A prolific writer and enthusiastic futurist, Professor Blazer also authored some of the earliest and most-cited legal scholarship on the topic of virtual property, years before the advent of cryptocurrency as we know it today.

Professor Blazer is the founder of Blazer Legal, a San Diego law firm representing California businesses in IP matters, particularly in cases in the Southern District of California and in appeals to the U.S. Court of Appeals for the Federal Circuit. He is a former partner at Insigne PC, served as a judicial clerk to the Honorable District Judge Joseph J. Farnan, Jr., at the U.S. District Court for the District of Delaware, and served as a judicial intern to the Honorable Circuit Judge Arthur J. Gajarsa at the U.S. Court of Appeals for the Federal Circuit. Before practicing law, Mr. Blazer was a radar and missile systems engineer at Raytheon Technologies.

Adjunct Professor Mark D. Kesten (Entertainment Law) is an entertainment attorney based in southern California. His practice focuses on the representation of talent in both transactional and litigation matters. Mark routinely handles the review, drafting and negotiation of entertainment related deals including: recording and music publishing contracts, artist management, producer and mixer agreements, social media influencer agreements, touring agreements, as well as endorsement deals.  Mark has handled deals for international record labels, international artist management companies, full-service talent agencies, event production companies, as well as gold and platinum selling recording artists, producers, mixers, and songwriters, and professional athletes.   

Prior to entering private practice, Mark worked in the legal affairs department at the ICM Partners talent agency. Mark also enjoyed a successful pre-law career as an artist manager and commercial radio promoter.

Adjunct Professor Donny Samporna is a supervising attorney at the Thomas Jefferson School of Law’s Patent and Trademark Clinic. There, he guides the Clinic’s student associates in providing quality legal services to the local community on a pro bono basis. 
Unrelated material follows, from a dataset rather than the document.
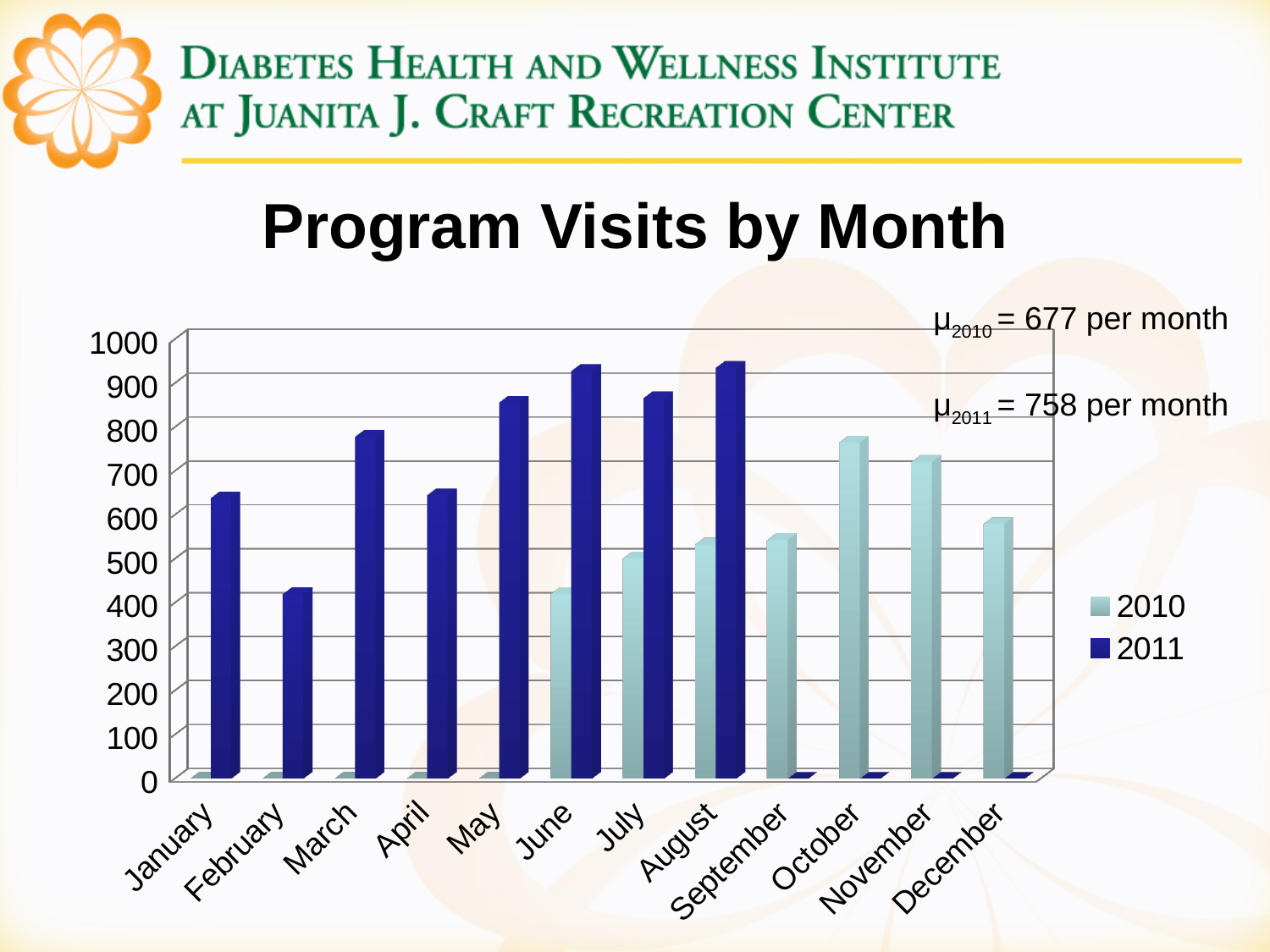
Is the 2011 value for March greater or less than 700? greater How many months are shown along the x axis? 12 Which month has the lowest value for the 2010 series? June Is the 2010 value for October greater or less than 700? greater Which month has the lowest value for the 2011 series? February What is the title of the chart? Program Visits by Month How many series does the legend list? 2 Which month has the highest value for the 2010 series? October What kind of chart is shown on the slide? bar chart Which is larger for August: the 2010 value or the 2011 value? 2011 According to the text on the slide, what is the mean number of visits per month for 2011? 758 per month Is the 2011 value for February greater or less than 500? less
He is also a registered patent attorney at Haley Guiliano, focusing on patent litigation and prosecution. He brings vast real-world engineering and business expertise to plan, secure, and enforce commercially viable and strategic intellectual property rights. His experience covers many technologies, including mechanical, electrical, and computer-implemented methods and systems. He also routinely advises clients in the acquisition and management of trademark assets.
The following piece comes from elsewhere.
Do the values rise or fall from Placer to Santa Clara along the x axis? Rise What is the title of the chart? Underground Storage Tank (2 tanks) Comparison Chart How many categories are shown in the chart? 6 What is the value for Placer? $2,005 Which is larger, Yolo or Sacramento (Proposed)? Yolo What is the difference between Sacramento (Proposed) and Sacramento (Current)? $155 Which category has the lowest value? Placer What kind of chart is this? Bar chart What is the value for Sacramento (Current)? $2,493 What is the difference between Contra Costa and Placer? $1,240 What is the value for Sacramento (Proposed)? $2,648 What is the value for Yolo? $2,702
Before joining Haley Guiliano, Professor Samporna worked at law firms in the San Diego area, focusing on patent and trademark prosecution and litigation. Before pursuing his legal career, he was a lead design engineer focusing on electro-mechanical and rotational machinery and a property developer.

In addition to his positions at Haley Guiliano and the TJSL Patent & Trademark Clinic, Professor Samporna enjoys the outdoors, cooking, shooting sports, and attending 49ers games. He also plays bass in the band, Innocent Bystanders.

Adjunct Professor Teodosio Angel Hernandez is a supervising attorney at the Thomas Jefferson School of Law’s Patent and Trademark Clinic.

Adjunct Professor Lisa Cervantes (Trademark & CopyrightClinic) founder and owner of IP Legal Studio, a private entertainment law practice in business for 18 years specializing in music, television, and film. Registered and certified in practice before the United States Patent & Trademark Office (USPTO) and WIPO (Madrid System), Professor Cervantes works with entities of all sizes to protect, license, assert and defend rights in intellectual property, including trademarks, copyrights and trade secrets.